The leading case in this category is Balfour v Balfour. This involved an agreement between a husband and wife, resulting from her inability (due to illness) to return with him to his place of work, in Ceylon. He agreed to pay her £30 per month while they were apart. Later, the marriage broke up and the wife sued the husband for his failure to make the promised payments. The Court of Appeal held that her action must fail. Two members of the court centred their decision on the lack of any consideration supplied by the wife. Atkin JL, however, stressed that even if there were consideration, domestic arrangements of this kind are clearly not intended by the parties to be legally binding. He used the example of the husband who agrees to provide money for his wife in return for her ‘maintenance of the household and children.’ If this was a contract, then each would be able to sue the other for failure to fulfil the promised obligation. The onus was on the wife to establish a contract and she had failed to do so.
Lord Atkin’s judgment is the one which has received most attention in subsequent case law, and has been taken as establishing the position that in relation to domestic agreements there is a presumption that they are not intended to be legally binding.
There are two key points to be noted. First, the notion of the ‘domestic’ agreement should probably be taken as relating more to the subject matter than to the relationship between the parties. If, for example, a woman agrees to sell her car to her brother for £1,500, there seems little reason to deny this agreement, the status of a contract, and it should be presumed to be binding unless there is evidence to the contrary.
A recent decision of the High Court, however, has cast some doubt on this. It suggests that there may be situations which fall into a sort of ‘halfway house’ between domestic and commercial, and that in this case the burden of overturning the presumption may be affected. In Sadler v Reynolds, the alleged contract was between a journalist and a businessman who were friends. The journalist wanted to ghost-write the autobiography of the businessman, who had had a ‘rags to riches’ life, involving more than one spell in prison. The judge, Elizabeth Slade QC, suggested that the agreement fell ‘somewhere between an obviously commercial transaction and a social exchange.’ The onus was on the journalist to prove that there was an intention to create legal relations, ‘albeit that the onus was a less heavy one than that which would be required to establish such an intent in the context of a purely social relationship.’ The judge held that it was up to the journalist to prove that it was binding. It follows that, social arrangements between friends who are not related, or household agreements between a couple living together, but not married, should come into the category of ‘domestic,’ and therefore be presumed not to be binding.
The second point is that, since the rule is simply based on a presumption, it will always be possible for that presumption to be rebutted. In Merritt v Merritt, for example, an arrangement between a husband and wife similar to that agreed in Balfour v Balfour, but here made in the context of the break-up of the marriage, was held to be legally binding. Lord Denning distinguished Balfour v Balfour in the following terms:
The context in which the agreement was made was such therefore that although it prima facie concerned a domestic matter, the support of a wife by her husband, the presumption that it was not intended to be binding was rebutted. What will be the position in relation to agreements other than between spouses? The same principles apply, as is shown by Simpkins v Pays.
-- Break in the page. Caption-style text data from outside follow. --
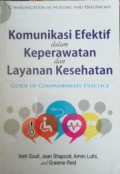 Komunikasi Efektif dalam Keperawatan dan Layanan Kesehatan : Guide of Compassionnate Practice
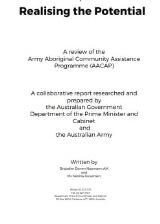 Thumbnail - Realising the Potential : a review of the Army Aboriginal Community Assistance Programme : a collaborative report researched and  prepared by  the Australian Government  Department of the Prime Minister and  Cabinet  and  the Australian Army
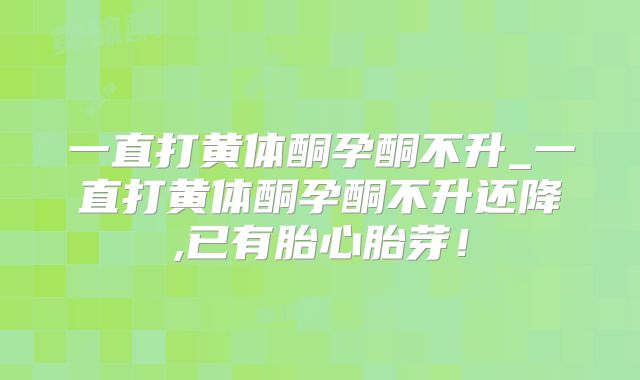 一直打黄体酮孕酮不升_一直打黄体酮孕酮不升还降,已有胎心胎芽!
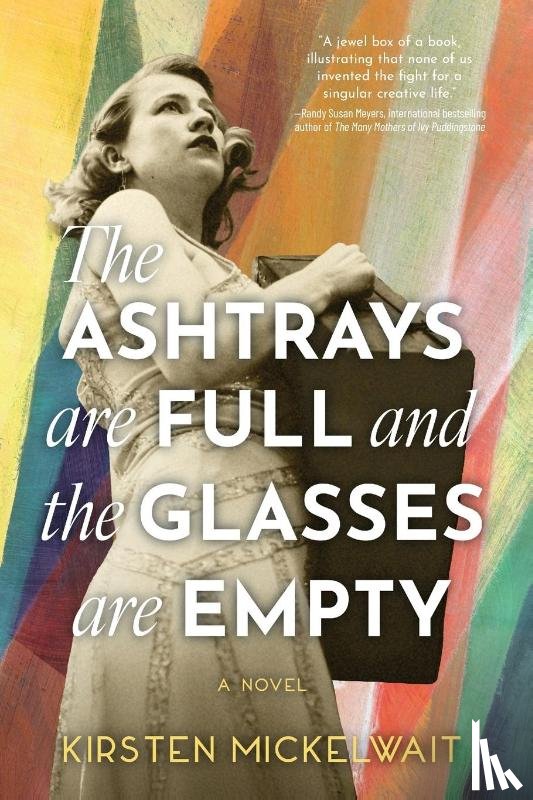 Mickelwait, Kirsten - The Ashtrays Are Full and the Glasses Are Empty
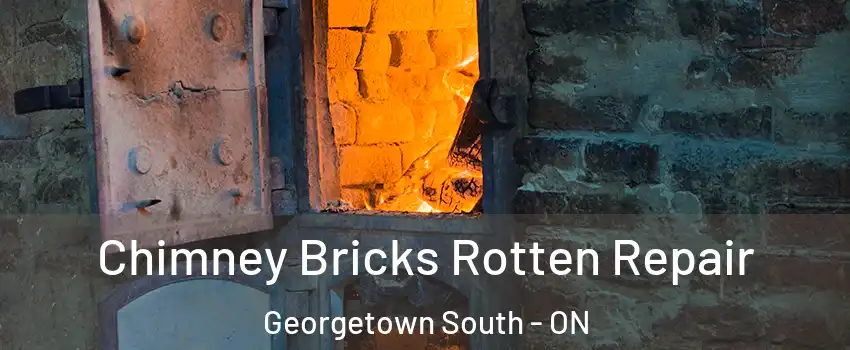  Chimney Bricks Rotten Repair Georgetown South - ON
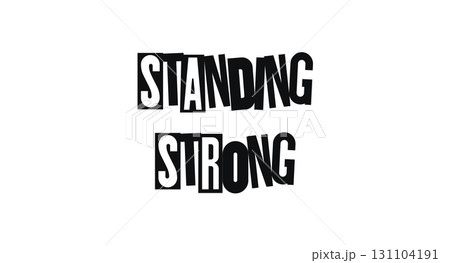 Standing strong bold message of resilience, unity, and strength. Great for social posts, empowerment campaigns, team culture, or inspiring prints. Vector typographic illustration. 131104191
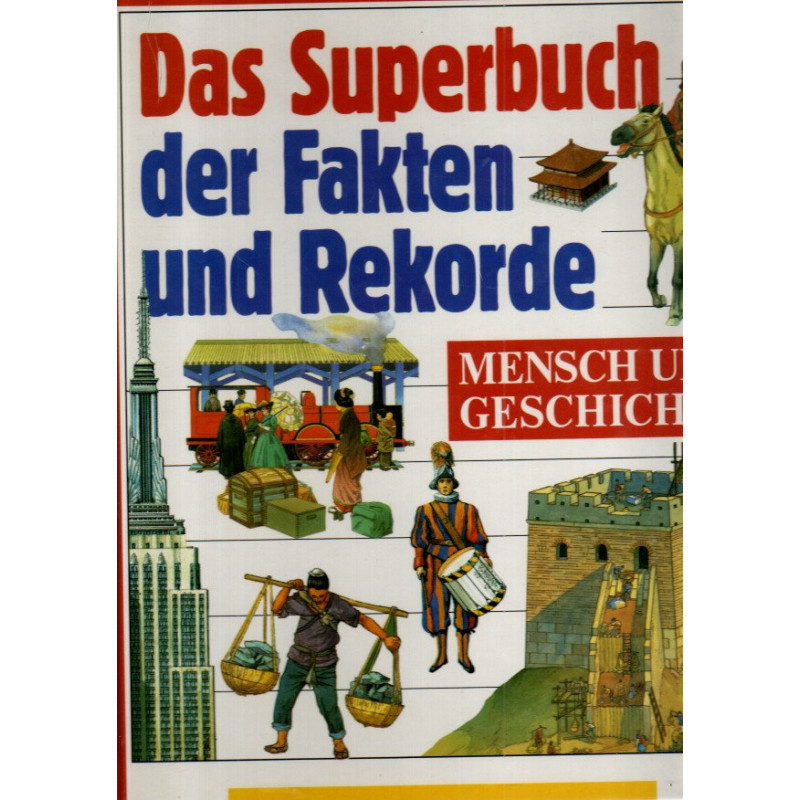 Das Superbuch der Fakten und Rekorde - Menschen und Geschichte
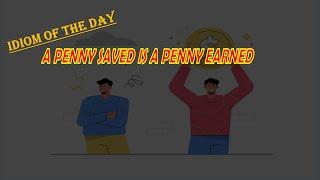 【IDIOM OF THE DAY】-- A PENNY SAVED IS A PENNY EARNED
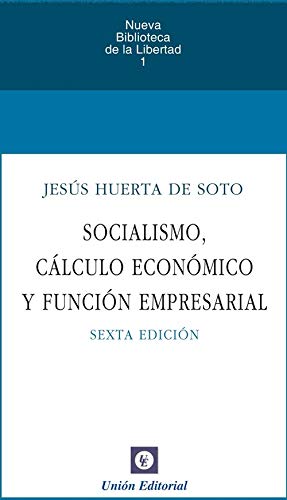 Socialismo calculo economico y funcion empresarial 6'ed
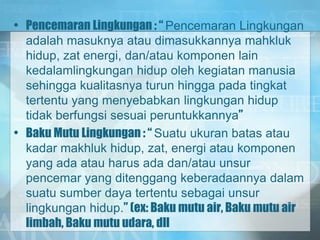 • Pencemaran Lingkungan : “ Pencemaran Lingkungan
adalah masuknya atau dimasukkannya mahkluk
hidup, zat energi, dan/atau komponen lain
kedalamlingkungan hidup oleh kegiatan manusia
sehingga kualitasnya turun hingga pada tingkat
tertentu yang menyebabkan lingkungan hidup
tidak berfungsi sesuai peruntukkannya”
• Baku Mutu Lingkungan : “ Suatu ukuran batas atau
kadar makhluk hidup, zat, energi atau komponen
yang ada atau harus ada dan/atau unsur
pencemar yang ditenggang keberadaannya dalam
suatu sumber daya tertentu sebagai unsur
lingkungan hidup.” (ex: Baku mutu air, Baku mutu air
limbah, Baku mutu udara, dll
 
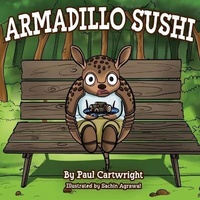 Enlarge image Cover: Armadillo Sushi - Ptc Productions, LLC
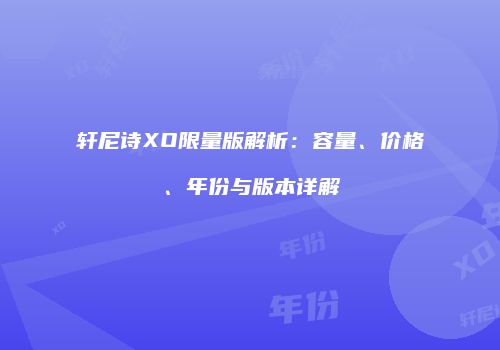 轩尼诗XO限量版解析：容量、价格、年份与版本详解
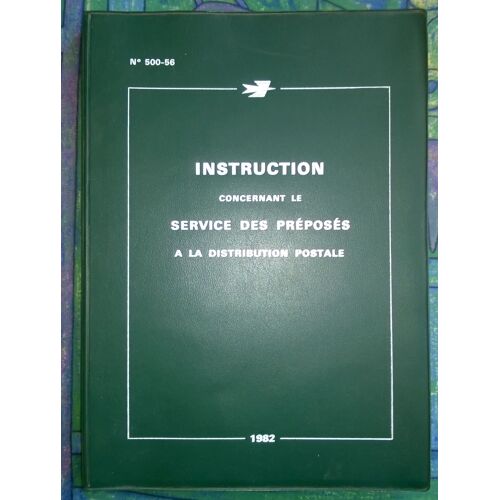 Instruction Concernant Le Service Des Preposes A La Distribution Postale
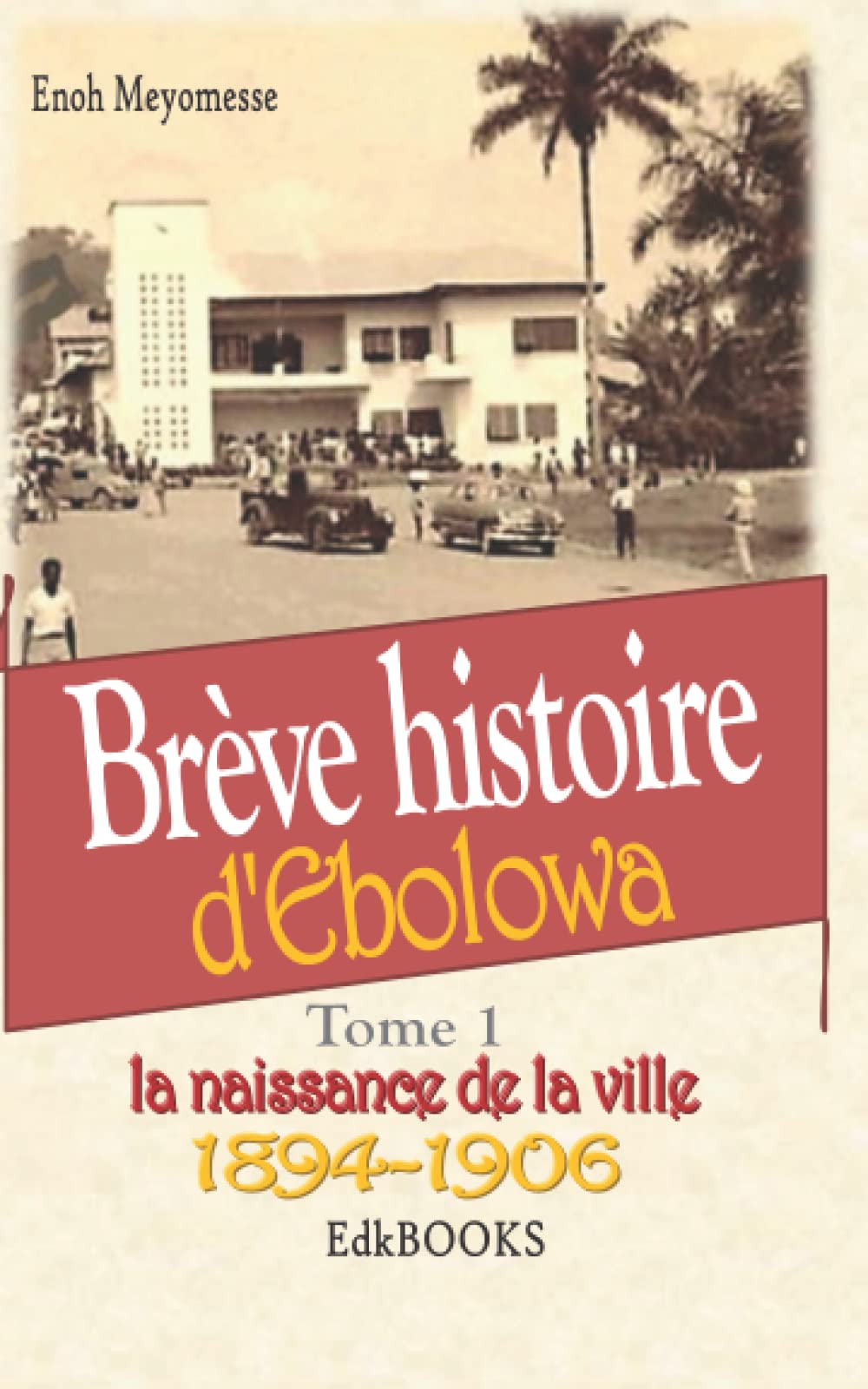 Brève histoire d'Ebolowa Tome 1 : 1894-1906 La naissance de la ville book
This involved an agreement which is of relevance to the increasing numbers of people involved in national lottery ‘syndicates.’ The Claimant, the defendant and the defendant’s granddaughter lived in the same house and regularly entered a competition, which required the listing of eight items in order of merit. Each of the three women made a listing, and the three entries were submitted on one form. There was no fixed arrangement as to who paid the entry fee or the postage, but the form was submitted in the defendant’s name. When one of the lines won £750, which was paid to the defendant, the claimant sued to recover a third of this share. The judge held that there was, on the evidence, an agreement to ‘go shares’ if one of the lines won, and that this was intended to be legally binding.
Finally, it should be noted that the question of whether or not, if the agreement is broken, the innocent party would in practise go to the courts to enforce it should not be regarded as being conclusive as to whether there was an intention to create legal relations. There are many minor commercial agreements where the parties would be unlikely to consider it to be worth involving the courts to remedy a breach. Nevertheless, such agreements are clearly intended by the parties to affect their legal relations and to create binding obligations. Moreover, even in relation to substantial commercial transactions, research has shown that parties often prefer to settle disputes in ways which do not involve recourse to lawyers. This does not mean that they do not intend their agreements to be legally binding.